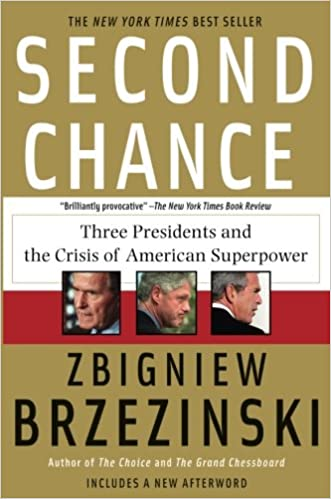 Second Chance Three Presidents And The Crisis Of American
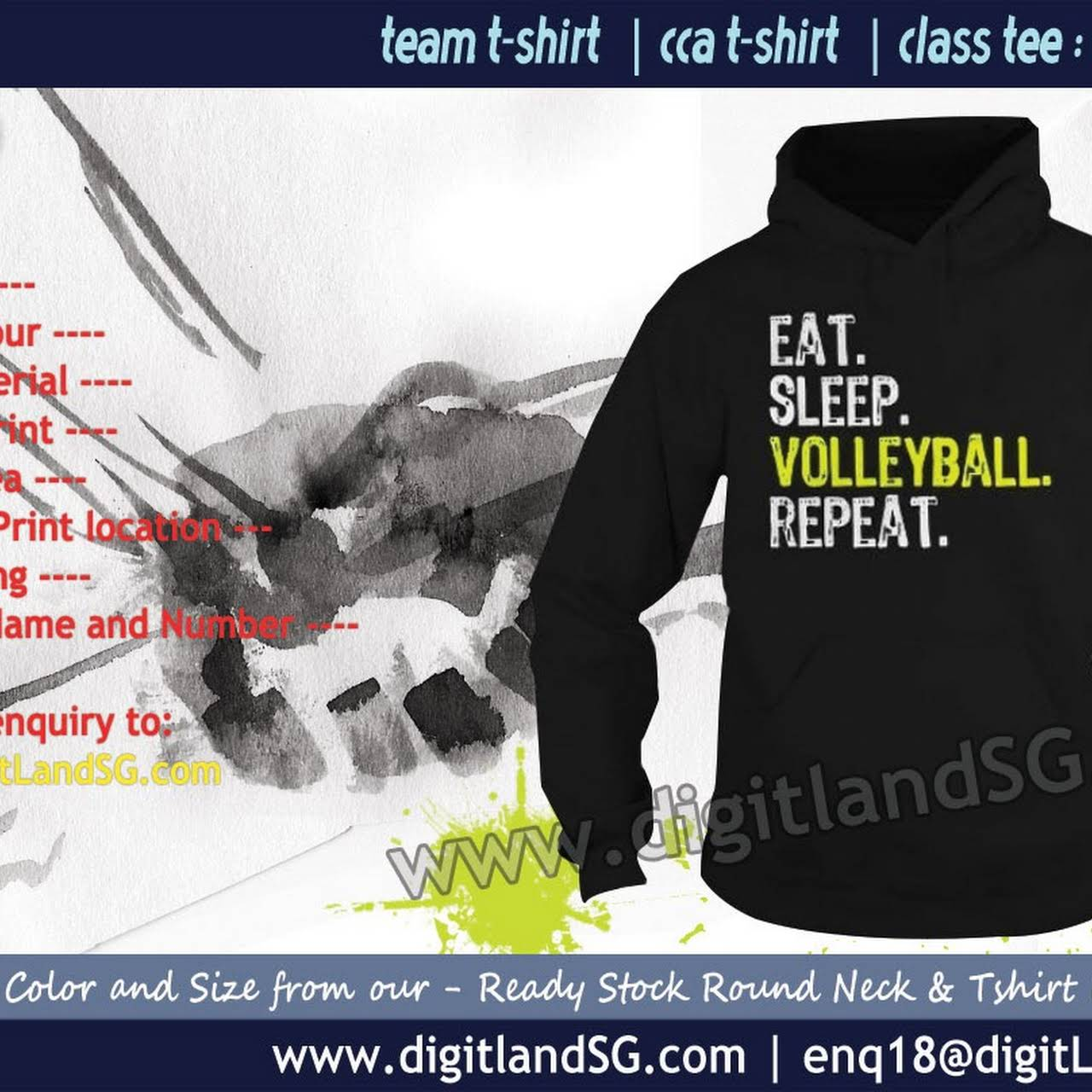 T Shirt Importers In Singapore – EDGE Engineering and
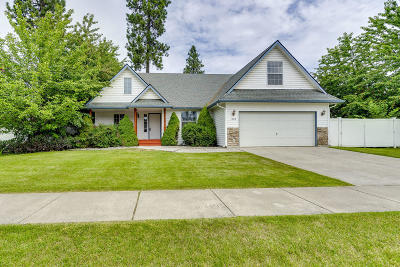 Coeur D'alene Single Family Home For Sale: 1205 W Bentwood Loop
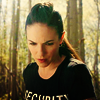 lost girl: trees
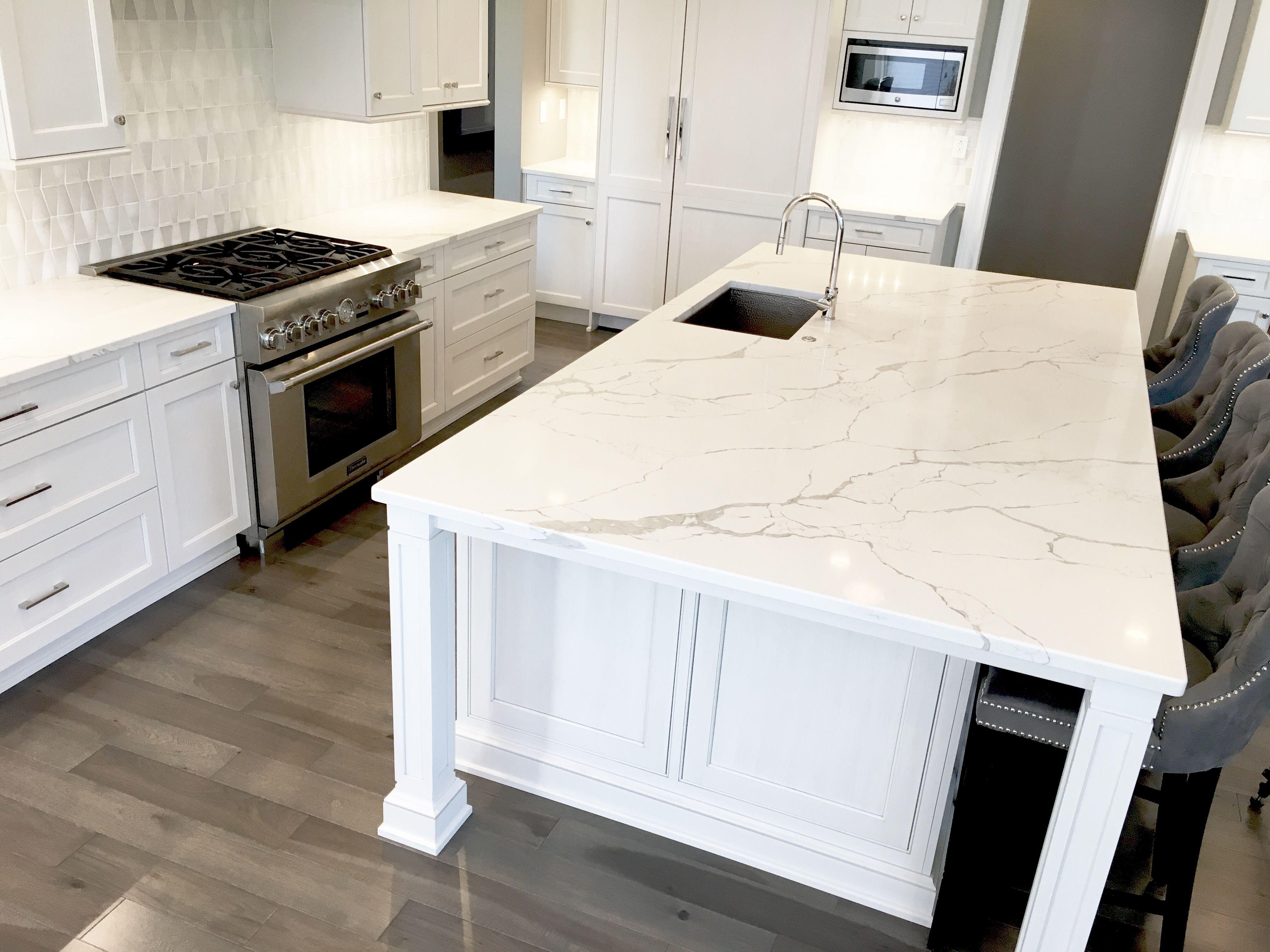 Rustic Glam Kitchen Design In Rochester Ny Concept Ii Quartz Kitchen Countertops White Kitchen Design Countertops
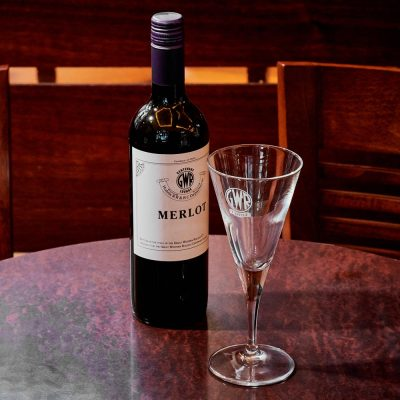 GWR Bottle of Red Wine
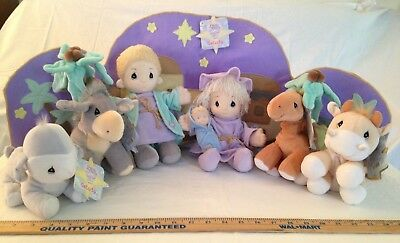 Precious Moments Tender Tails 1999 10 piece Plush Nativity Set Mary Joseph Baby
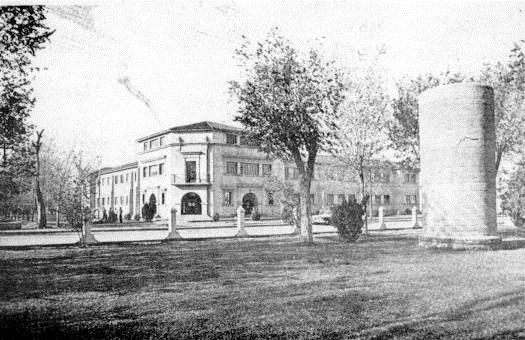 48-antigua-escuela-agricultura1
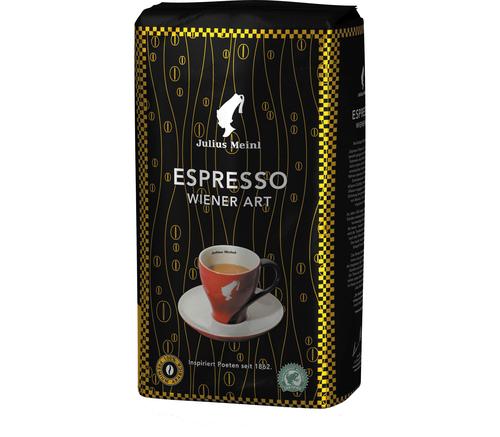 Кофе Espresso Wiener Art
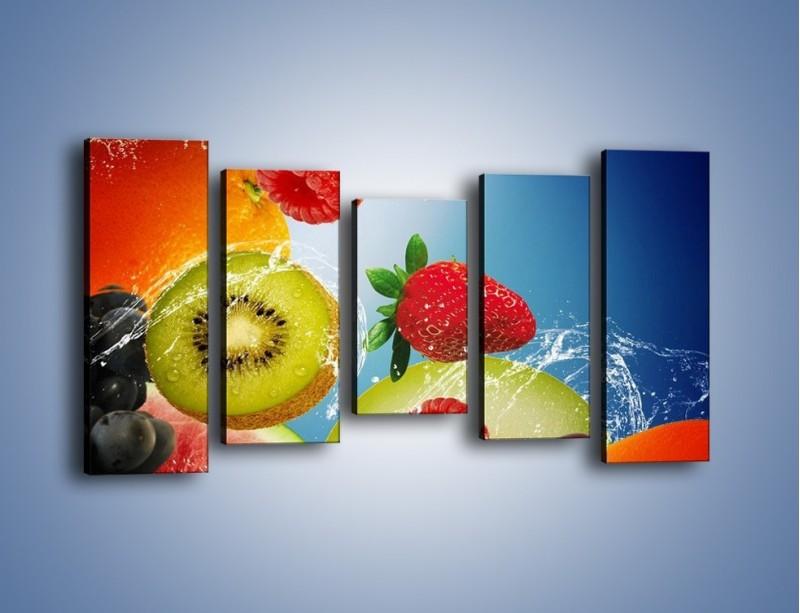 Obraz na płótnie – Owoce o poranku – pięcioczęściowy JN331W2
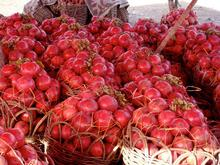 Thailand's best selling fresh red yellow onion for export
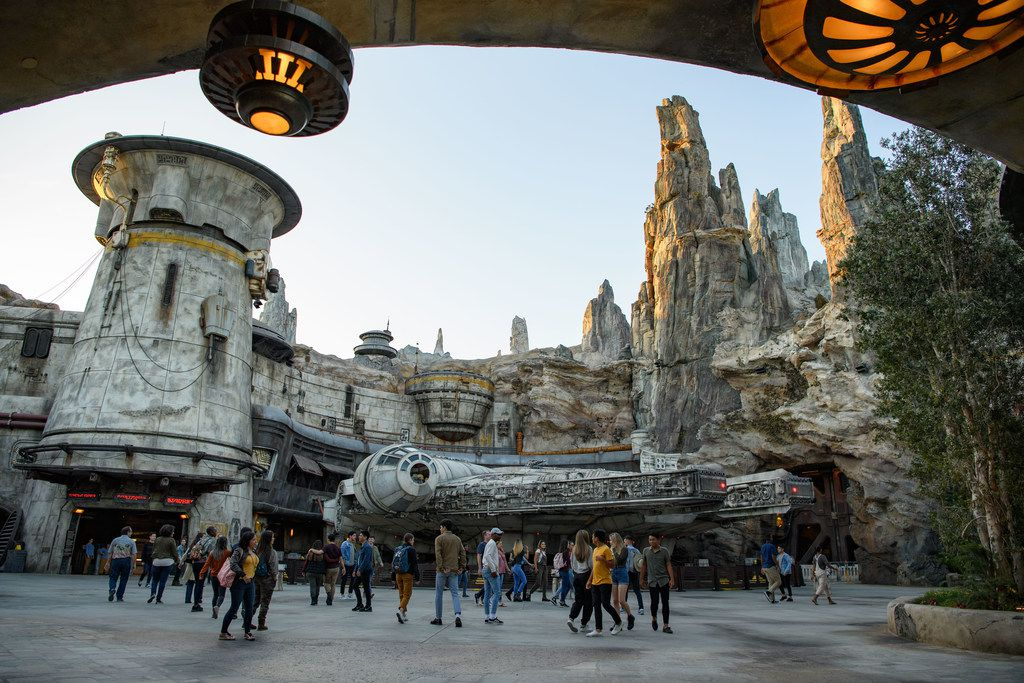 The Star Wars: Galaxy's Edge expansion lets Disneyland parkgoers visit the Millennium Falcon and other spots from the Star Wars movie universe.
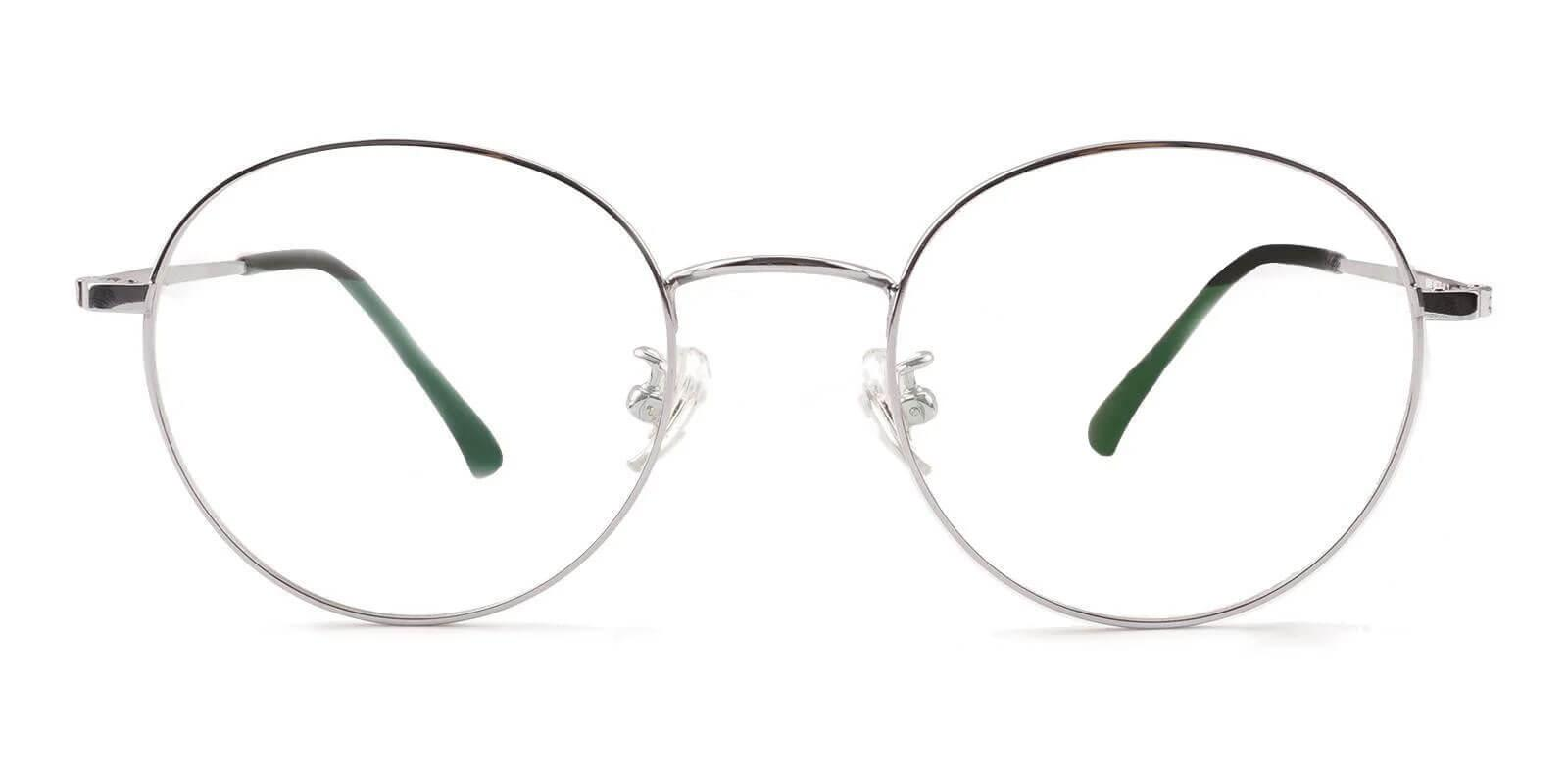 Peyton Silver Titanium Eyeglasses , Lightweight , NosePads Frames from ABBE Glasses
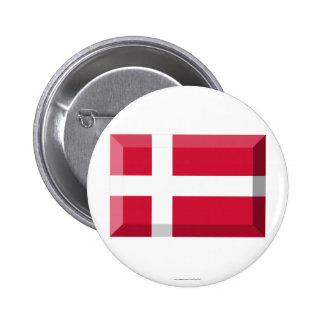 Denmark Flag Jewel 2 Inch Round Button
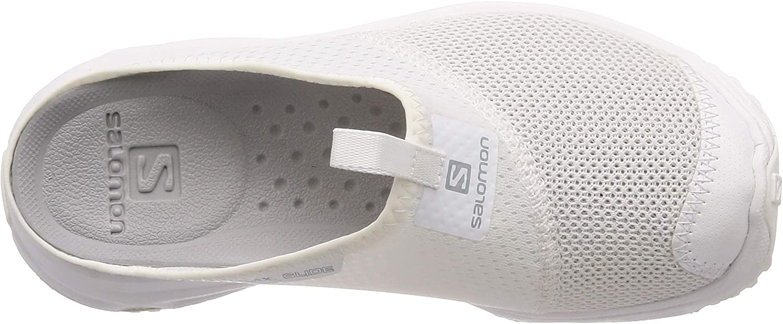 Salomon Homme RX MOC 3.0 Chaussures de R/écup/ération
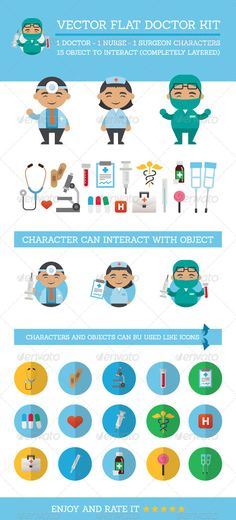 Realistic Graphic DOWNLOAD (.ai, .psd) :: http://vector-graphic.de/pinterest-itmid-1008137723i.html ... Vector Flat Doctor Kit ...  bandages, blood, candy, care, character, crutches, doctor, flat, funny, healt, heart, icon, mascot, medic, medicine, microscope, nurse, pills, simple, stethoscope, sting, surgeon, vector  ... Realistic Photo Graphic Print Obejct Business Web Elements Illustration Design Templates ... DOWNLOAD :: http://vector-graphic.de/pinterest-itmid-1008137723i.html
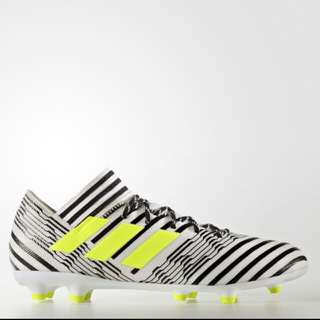 Adidas Nemeziz 17.3 FG Soccer Boot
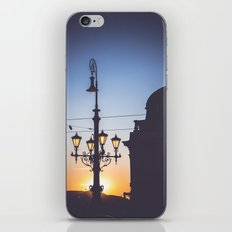 Freedom bridge - summer sunset II. iPhone & iPod Skin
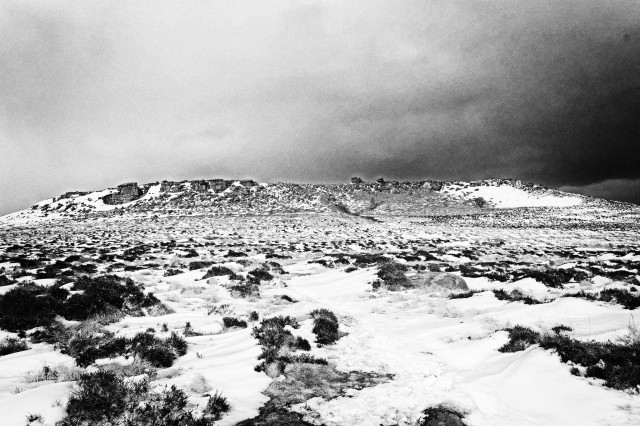 Winter view on Hathersage Moor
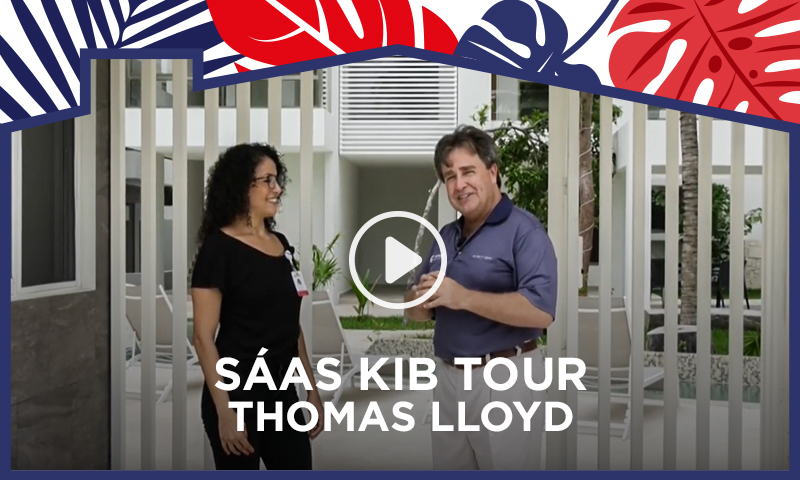 Saas Kib Playa del Carmen Tour - Thomas Lloyd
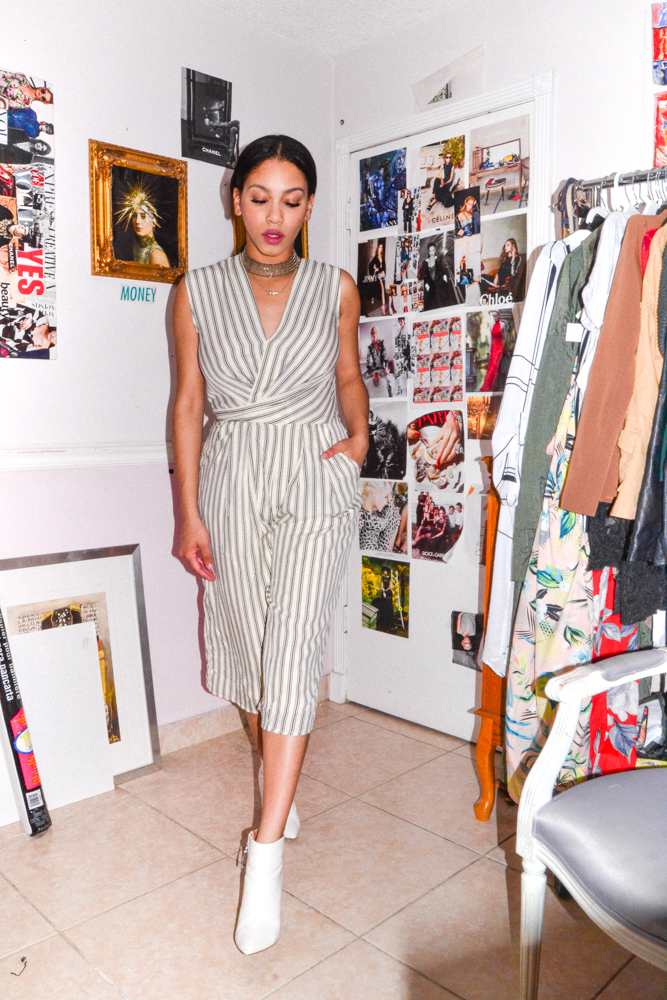 Biz Moves - Perfect versatile jumpsuit for an year round usage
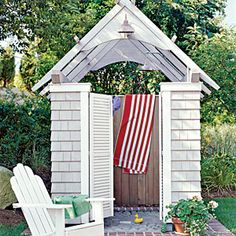 Ideas for…Fresh-Air Showers | Mimic Details - mimic your home's architectural details, then incorporate the structure into the landscape with fragrant and colorful plantings. If used at night, give some thought to lighting. | CoastalLiving.com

■ ■ ■ ■ ■ ■ ■

What the exercise asks: Output only the stretch above from the line with "Thailand's best selling" through the line with "Salomon Homme RX", reproduced exactly. Exclude pictures.

Answer for this exercise:
 Thailand's best selling fresh red yellow onion for export
 The Star Wars: Galaxy's Edge expansion lets Disneyland parkgoers visit the Millennium Falcon and other spots from the Star Wars movie universe.
 Peyton Silver Titanium Eyeglasses , Lightweight , NosePads Frames from ABBE Glasses
 Denmark Flag Jewel 2 Inch Round Button
 Salomon Homme RX MOC 3.0 Chaussures de R/écup/ération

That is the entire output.